» **TEXT EXCERPT**:

--- START ---

Thus, communication in NAMD consists of section multicasts from patches to
computes and back. Every patch multicasts its atom data to multiple computes,
whereas each compute receives data from only two patches. Patches are
statically assigned to a few processors during start-up and computes are
distributed evenly by a load balancer. Let us now see the deployment of
topology-aware techniques in the static placement of patches and the load
balancers.
Topology placement of patches: Since patches form a geometric
decomposition of the simulation space, they constitute a 3D group of objects
which can be mapped nicely onto the 3D torus of machines. An ORB (Orthogonal
Recursive Bisection) of the torus is used to obtain partitions equal in number
to the patches and then, a one-to-one mapping of the patches to the processor
partitions is done.

--- END ---

Copy the NAMD excerpt between "Topology placement of" and "partitions is done.", inclusive, substituting "mesh" for each occurrence of "torus".

» **LISTED ENTRIES**:
--- START ---

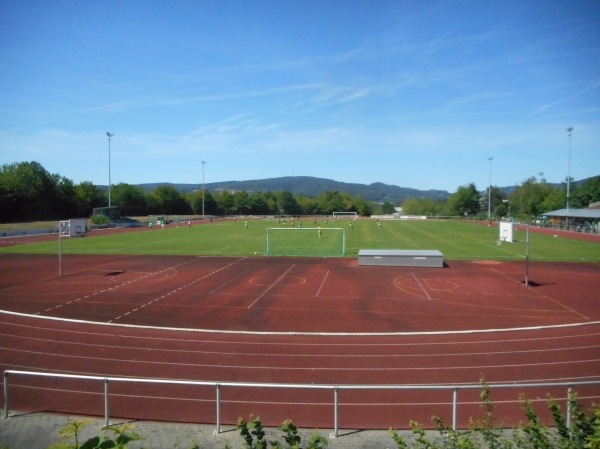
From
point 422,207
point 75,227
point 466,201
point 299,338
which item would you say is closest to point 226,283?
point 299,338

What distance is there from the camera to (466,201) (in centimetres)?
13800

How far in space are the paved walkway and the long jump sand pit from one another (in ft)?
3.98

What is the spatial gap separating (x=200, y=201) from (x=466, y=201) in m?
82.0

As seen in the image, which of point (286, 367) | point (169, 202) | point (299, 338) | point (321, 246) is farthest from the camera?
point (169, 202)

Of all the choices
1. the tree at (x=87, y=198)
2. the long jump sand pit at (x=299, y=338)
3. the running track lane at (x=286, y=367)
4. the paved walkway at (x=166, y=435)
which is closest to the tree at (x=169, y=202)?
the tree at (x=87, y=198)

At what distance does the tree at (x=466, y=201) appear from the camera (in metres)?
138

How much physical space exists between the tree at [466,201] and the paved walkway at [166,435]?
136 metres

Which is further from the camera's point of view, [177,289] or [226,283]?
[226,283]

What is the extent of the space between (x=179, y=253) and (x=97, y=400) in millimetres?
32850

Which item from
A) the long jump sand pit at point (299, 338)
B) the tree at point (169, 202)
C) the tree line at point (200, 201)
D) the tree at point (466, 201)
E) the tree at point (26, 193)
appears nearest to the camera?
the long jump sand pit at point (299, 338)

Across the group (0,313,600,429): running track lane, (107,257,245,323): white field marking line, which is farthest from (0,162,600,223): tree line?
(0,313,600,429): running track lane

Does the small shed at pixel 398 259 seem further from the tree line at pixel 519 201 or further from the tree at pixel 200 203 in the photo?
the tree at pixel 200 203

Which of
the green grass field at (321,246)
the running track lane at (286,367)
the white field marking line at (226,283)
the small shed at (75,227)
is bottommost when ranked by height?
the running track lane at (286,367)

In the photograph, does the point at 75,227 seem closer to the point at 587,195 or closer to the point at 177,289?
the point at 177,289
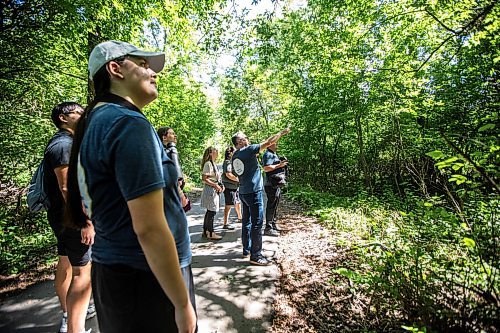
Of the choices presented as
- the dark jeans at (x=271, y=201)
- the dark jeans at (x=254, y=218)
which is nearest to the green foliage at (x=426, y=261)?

--- END ---
--- START ---

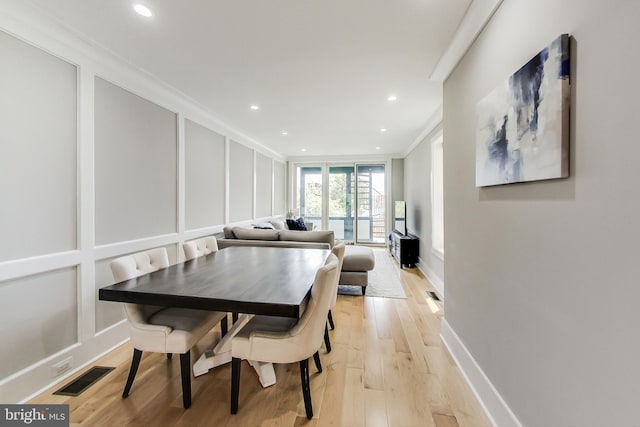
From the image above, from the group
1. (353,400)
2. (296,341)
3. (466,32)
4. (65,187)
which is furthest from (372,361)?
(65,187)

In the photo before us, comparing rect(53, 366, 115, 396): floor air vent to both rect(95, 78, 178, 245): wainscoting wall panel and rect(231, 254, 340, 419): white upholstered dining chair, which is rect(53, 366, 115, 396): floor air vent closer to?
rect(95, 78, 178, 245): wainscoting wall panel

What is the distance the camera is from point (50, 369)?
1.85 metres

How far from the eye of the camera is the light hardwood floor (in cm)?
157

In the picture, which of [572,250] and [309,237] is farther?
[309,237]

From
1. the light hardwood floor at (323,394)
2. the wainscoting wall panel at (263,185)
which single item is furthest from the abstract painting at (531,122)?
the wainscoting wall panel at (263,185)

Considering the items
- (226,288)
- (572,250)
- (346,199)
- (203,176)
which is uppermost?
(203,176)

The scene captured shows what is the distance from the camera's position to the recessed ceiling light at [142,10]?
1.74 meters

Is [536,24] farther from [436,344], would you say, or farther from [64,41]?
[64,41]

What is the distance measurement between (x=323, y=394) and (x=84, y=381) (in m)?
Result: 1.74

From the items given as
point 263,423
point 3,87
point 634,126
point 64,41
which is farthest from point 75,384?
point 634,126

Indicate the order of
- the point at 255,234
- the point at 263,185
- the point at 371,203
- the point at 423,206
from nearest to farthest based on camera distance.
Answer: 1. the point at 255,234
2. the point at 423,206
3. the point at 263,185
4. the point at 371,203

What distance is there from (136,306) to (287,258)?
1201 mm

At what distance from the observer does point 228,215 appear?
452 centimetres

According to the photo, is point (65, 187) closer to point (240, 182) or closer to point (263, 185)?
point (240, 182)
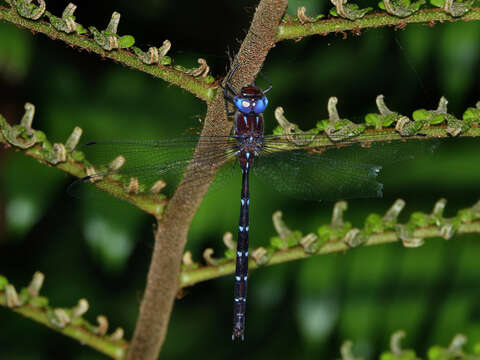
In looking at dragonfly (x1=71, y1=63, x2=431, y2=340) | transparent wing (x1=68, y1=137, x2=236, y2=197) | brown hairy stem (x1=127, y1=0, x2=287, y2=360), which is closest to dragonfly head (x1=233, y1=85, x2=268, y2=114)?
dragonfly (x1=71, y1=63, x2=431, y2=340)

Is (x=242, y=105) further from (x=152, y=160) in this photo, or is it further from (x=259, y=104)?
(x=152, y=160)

--- END ---
--- START ---

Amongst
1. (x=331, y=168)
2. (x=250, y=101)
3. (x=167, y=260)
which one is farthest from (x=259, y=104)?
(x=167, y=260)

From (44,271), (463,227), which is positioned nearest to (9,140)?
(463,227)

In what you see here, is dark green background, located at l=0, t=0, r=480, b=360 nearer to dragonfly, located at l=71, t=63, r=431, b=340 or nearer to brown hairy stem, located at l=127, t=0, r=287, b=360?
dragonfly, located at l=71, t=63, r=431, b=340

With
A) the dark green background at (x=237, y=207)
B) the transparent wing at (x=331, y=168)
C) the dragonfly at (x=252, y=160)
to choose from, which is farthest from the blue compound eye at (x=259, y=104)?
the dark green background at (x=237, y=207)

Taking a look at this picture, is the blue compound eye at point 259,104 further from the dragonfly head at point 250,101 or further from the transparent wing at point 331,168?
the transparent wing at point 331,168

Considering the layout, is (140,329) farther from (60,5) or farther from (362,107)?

--- END ---

» **RESULT**:
Topology placement of patches: Since patches form a geometric
decomposition of the simulation space, they constitute a 3D group of objects
which can be mapped nicely onto the 3D mesh of machines. An ORB (Orthogonal
Recursive Bisection) of the mesh is used to obtain partitions equal in number
to the patches and then, a one-to-one mapping of the patches to the processor
partitions is done.